The lines to extract start at the one containing "How big is the" and end with the last line; give them exactly and nothing more.
_ _ _ _
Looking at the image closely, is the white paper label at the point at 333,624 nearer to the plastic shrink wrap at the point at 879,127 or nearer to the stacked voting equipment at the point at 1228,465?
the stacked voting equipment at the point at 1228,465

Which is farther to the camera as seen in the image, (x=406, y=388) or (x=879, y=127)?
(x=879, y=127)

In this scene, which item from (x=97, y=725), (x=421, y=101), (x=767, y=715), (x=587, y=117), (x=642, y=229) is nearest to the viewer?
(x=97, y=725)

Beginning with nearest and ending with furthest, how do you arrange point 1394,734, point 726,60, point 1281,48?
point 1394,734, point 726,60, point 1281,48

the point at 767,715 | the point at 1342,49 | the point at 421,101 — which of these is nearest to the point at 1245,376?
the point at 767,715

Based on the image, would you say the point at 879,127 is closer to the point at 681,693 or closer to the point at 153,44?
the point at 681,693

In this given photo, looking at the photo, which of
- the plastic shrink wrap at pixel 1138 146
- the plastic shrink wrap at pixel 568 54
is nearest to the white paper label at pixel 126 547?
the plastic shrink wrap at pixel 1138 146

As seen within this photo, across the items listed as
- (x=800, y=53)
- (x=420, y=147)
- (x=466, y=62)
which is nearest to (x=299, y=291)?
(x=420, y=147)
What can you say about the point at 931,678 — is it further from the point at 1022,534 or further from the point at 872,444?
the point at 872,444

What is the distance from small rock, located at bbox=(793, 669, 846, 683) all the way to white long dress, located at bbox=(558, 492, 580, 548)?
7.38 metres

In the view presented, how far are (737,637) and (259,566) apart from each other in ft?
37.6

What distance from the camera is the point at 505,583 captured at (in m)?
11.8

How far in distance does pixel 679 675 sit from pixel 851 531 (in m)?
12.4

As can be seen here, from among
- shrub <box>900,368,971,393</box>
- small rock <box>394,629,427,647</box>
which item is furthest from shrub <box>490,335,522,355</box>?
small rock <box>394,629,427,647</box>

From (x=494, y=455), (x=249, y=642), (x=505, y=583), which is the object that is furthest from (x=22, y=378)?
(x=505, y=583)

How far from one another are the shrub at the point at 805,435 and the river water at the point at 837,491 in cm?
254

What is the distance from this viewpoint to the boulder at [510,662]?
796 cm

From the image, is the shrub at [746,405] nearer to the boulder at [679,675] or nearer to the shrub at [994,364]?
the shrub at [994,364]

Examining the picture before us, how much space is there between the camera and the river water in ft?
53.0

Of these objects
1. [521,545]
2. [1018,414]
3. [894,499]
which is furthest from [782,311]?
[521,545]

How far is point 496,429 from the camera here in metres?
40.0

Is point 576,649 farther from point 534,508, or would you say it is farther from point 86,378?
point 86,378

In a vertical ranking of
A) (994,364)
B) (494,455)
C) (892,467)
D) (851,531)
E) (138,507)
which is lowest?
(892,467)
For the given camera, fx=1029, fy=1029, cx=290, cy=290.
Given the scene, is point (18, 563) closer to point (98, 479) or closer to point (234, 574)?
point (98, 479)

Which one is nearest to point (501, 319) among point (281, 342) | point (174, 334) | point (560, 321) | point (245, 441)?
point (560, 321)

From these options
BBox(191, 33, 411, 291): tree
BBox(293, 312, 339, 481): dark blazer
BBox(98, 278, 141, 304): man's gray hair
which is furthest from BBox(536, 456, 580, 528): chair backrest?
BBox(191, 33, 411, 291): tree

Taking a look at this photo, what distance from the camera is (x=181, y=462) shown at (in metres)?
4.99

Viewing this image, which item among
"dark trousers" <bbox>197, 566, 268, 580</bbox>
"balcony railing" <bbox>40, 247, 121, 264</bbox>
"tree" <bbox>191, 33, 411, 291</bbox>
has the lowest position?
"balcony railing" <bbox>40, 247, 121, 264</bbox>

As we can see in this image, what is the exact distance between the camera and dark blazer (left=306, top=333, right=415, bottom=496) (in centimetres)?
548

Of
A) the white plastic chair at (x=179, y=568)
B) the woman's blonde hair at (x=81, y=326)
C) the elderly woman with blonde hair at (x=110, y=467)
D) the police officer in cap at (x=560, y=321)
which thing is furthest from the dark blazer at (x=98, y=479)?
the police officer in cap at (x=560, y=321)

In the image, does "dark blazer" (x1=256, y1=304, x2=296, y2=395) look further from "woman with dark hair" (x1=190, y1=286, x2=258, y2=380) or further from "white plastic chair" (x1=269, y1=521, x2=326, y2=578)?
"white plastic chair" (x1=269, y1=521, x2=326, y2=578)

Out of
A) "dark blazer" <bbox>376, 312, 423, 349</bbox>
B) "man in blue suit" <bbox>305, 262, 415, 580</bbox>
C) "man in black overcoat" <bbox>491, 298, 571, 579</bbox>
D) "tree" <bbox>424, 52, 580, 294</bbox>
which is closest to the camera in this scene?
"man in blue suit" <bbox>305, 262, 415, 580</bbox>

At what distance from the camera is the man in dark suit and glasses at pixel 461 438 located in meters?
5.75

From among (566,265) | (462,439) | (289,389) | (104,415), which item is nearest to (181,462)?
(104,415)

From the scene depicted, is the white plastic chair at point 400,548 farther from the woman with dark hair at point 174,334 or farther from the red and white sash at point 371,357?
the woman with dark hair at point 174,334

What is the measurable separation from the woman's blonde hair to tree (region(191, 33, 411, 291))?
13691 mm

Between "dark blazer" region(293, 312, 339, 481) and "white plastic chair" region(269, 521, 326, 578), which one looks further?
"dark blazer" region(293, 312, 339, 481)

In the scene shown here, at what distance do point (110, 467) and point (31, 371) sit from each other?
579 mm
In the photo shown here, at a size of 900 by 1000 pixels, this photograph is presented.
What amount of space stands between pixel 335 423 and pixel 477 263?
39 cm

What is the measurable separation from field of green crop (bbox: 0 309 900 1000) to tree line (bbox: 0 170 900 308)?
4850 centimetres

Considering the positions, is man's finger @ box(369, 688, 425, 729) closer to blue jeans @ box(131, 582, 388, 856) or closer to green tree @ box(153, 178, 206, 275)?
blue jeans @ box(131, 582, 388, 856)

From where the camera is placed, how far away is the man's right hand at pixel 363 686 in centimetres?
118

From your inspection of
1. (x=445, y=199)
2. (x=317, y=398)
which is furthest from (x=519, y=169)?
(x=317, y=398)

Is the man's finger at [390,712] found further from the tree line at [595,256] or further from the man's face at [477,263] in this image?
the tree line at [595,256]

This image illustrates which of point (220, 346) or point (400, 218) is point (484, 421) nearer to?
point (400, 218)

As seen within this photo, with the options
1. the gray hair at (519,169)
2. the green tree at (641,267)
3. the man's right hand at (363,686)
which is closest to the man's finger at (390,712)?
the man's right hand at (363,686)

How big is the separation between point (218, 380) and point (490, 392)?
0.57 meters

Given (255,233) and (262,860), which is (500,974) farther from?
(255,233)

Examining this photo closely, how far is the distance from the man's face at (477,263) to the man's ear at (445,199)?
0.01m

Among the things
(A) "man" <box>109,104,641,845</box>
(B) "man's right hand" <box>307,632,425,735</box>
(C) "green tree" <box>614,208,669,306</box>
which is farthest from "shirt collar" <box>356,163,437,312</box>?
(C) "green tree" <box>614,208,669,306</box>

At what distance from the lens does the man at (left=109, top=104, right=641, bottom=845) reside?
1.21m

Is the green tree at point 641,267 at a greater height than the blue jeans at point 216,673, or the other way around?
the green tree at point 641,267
_ _ _ _
*Output for this task*.
How big is the separation between point (218, 380) and point (490, 392)?
0.57 meters

Given (255,233) and (262,860), which is (500,974) farther from?
(255,233)

Examining this photo closely, how far is the distance from the man's face at (477,263) to the man's ear at (445,199)?
0.01m

Among the things
(A) "man" <box>109,104,641,845</box>
(B) "man's right hand" <box>307,632,425,735</box>
(C) "green tree" <box>614,208,669,306</box>
which is farthest from "shirt collar" <box>356,163,437,312</box>?
(C) "green tree" <box>614,208,669,306</box>

At what distance from the lens does the man at (left=109, top=104, right=641, bottom=845) reside?
1.21m

Is the green tree at point 641,267 at a greater height than the blue jeans at point 216,673, or the other way around?
the green tree at point 641,267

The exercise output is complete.